If you sell it for resell, you had better have some concern! :(

Backyarder
01-09-2006, 10:43 AM
Just returned to MapleTrader for first time since last season (sugaring kind of fads from my mind come summer farm chores and fall hunting season). Saw this post and have to say: Holy Cow!

Can you imagine the impact this might have on small farmers? We raise patured broiler chickens in the summer and, although we are small scale, this rule would be an enormous headache as we'd have to register, band, and report on every chicken that comes to live on our farm for a brief, 6 week life. Uggh! I can't even imagine what a pain this would be for those who raise 1,000 or more broilers a year, which is fairly common for small farms in our area.

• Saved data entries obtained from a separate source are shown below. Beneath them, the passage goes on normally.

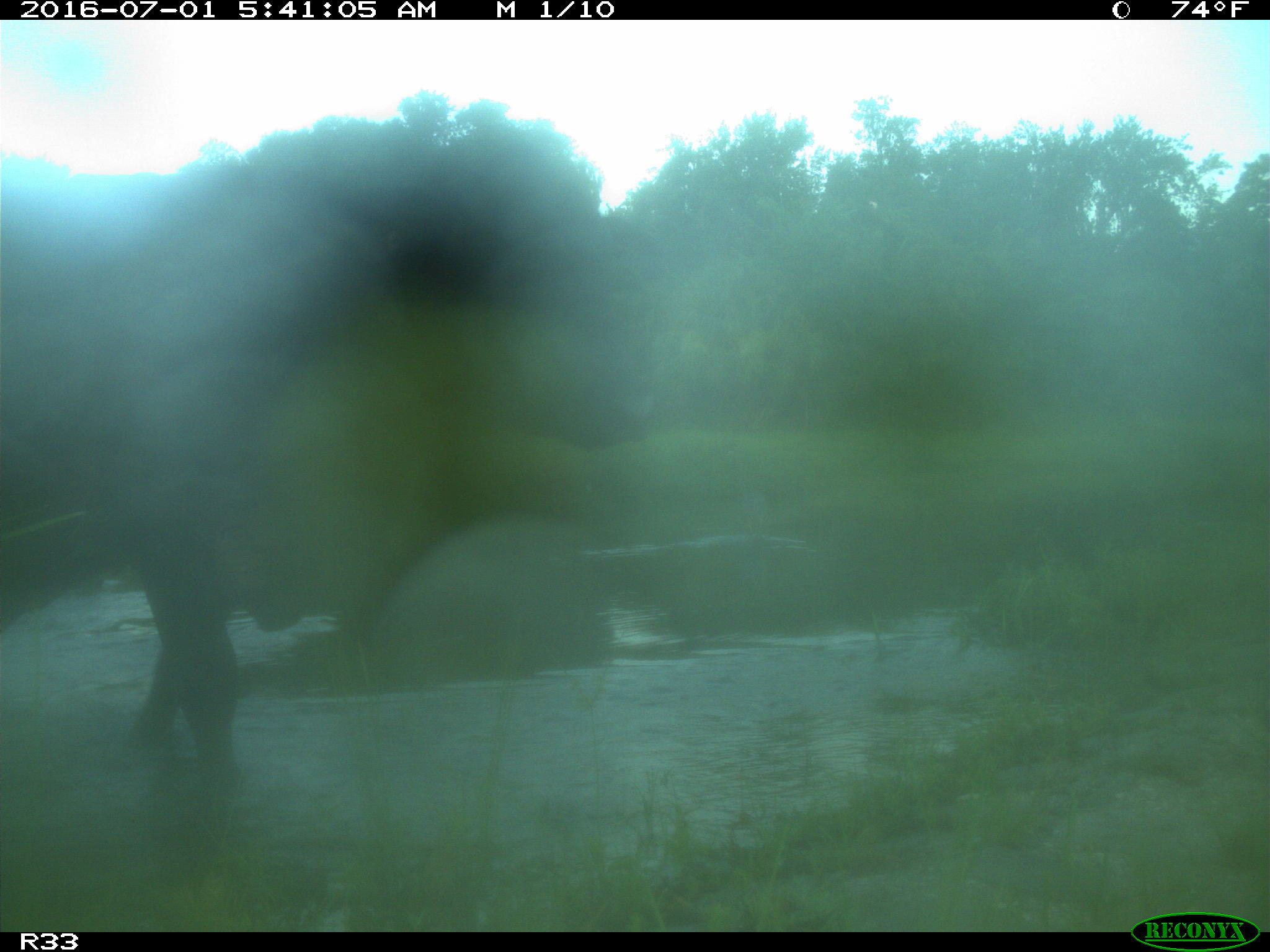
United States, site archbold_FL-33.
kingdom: Animalia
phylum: Chordata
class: Mammalia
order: Artiodactyla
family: Bovidae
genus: Bos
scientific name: Bos taurus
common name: domestic cow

Here's another crazy scenario: Under current USDA regulations, many small-scale farmers sell meat via the direct-animal-sale exception to the USDA regs because they get 3-4 times the price for their meat. Under this exception, if a farmer sells the actual animal to the consumer pre-slaughter and the consumer pays the butcher's fee directly and picks up the meat from the butcher his/herself, then the animal can be processed at a non-USDA regulated butcher (generally cheaper and much less paperwork). As I read these regulations, a consumer-purchaser under these proposed new regulations would have to register its ownership of the animal, even if it actually owned the animal for only a day or so! No way a direct purchaser is going to want to do that and this reg is likely to kill a lot of small farm direct meat sales.

Plus,iIf we are going to force livestock farmers to register all their animals, then I don't understand why we don't require vegetable farmers to do the same? Last time I checked there are nearly as many outbreaks of disease in the US from eating tainted vegetables as from eating tainted meat and poultry!

Anyway, thanks for reading the ravings of an outraged family farmer.